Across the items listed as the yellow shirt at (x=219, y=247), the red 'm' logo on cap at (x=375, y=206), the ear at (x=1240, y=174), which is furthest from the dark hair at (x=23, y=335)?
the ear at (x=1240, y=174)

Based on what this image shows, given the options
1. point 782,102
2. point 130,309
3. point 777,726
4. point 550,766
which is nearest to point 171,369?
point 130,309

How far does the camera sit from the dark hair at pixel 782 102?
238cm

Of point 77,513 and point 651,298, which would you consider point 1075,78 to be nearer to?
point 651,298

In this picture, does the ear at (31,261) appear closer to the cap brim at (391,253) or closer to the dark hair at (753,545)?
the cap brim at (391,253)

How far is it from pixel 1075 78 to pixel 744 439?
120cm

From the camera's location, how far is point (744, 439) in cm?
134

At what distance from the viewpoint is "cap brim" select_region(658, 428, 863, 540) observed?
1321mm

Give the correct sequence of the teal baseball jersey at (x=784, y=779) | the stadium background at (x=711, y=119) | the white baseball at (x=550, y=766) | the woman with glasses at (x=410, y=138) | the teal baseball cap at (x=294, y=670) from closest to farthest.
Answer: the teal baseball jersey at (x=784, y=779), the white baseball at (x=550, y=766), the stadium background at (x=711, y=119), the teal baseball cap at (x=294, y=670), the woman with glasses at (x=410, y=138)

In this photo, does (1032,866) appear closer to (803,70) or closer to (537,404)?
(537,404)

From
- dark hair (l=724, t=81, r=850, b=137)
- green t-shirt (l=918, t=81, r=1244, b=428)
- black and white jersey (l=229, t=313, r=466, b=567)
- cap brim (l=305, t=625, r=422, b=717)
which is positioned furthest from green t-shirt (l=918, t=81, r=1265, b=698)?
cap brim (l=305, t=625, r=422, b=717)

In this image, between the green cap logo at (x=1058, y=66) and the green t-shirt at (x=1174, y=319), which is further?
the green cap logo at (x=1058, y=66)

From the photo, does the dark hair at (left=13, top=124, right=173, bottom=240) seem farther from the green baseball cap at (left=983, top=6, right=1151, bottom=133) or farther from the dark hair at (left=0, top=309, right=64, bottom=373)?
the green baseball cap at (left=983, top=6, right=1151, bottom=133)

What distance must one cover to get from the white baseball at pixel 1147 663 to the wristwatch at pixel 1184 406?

....

### Prompt
Print nothing but the lines from the line with "From the camera's" to the last line of the records above. Both of those lines count.

### Complete answer
From the camera's location, how far is point (744, 439) in cm?
134

At what distance from the viewpoint is "cap brim" select_region(658, 428, 863, 540) observed?
1321mm

Give the correct sequence of the teal baseball jersey at (x=784, y=779) | the stadium background at (x=711, y=119) | the white baseball at (x=550, y=766) | the woman with glasses at (x=410, y=138) | the teal baseball cap at (x=294, y=670) from closest to farthest.
Answer: the teal baseball jersey at (x=784, y=779), the white baseball at (x=550, y=766), the stadium background at (x=711, y=119), the teal baseball cap at (x=294, y=670), the woman with glasses at (x=410, y=138)

In this photo, does (1032,866) appear closer to (803,70) or closer to (537,404)?
(537,404)

From
- dark hair (l=724, t=81, r=850, b=137)
- green t-shirt (l=918, t=81, r=1244, b=428)
- black and white jersey (l=229, t=313, r=466, b=567)
- cap brim (l=305, t=625, r=422, b=717)
which is positioned furthest from green t-shirt (l=918, t=81, r=1265, b=698)?
cap brim (l=305, t=625, r=422, b=717)

In this image, between the green cap logo at (x=1058, y=66) and the green t-shirt at (x=1174, y=319), which is further?
the green cap logo at (x=1058, y=66)

From the photo, does the dark hair at (left=13, top=124, right=173, bottom=240) seem farther from the green baseball cap at (left=983, top=6, right=1151, bottom=133) or farther from the dark hair at (left=0, top=309, right=64, bottom=373)?
the green baseball cap at (left=983, top=6, right=1151, bottom=133)

What distance must one cover to get from the white baseball at pixel 1147 663 to the wristwatch at pixel 1184 406?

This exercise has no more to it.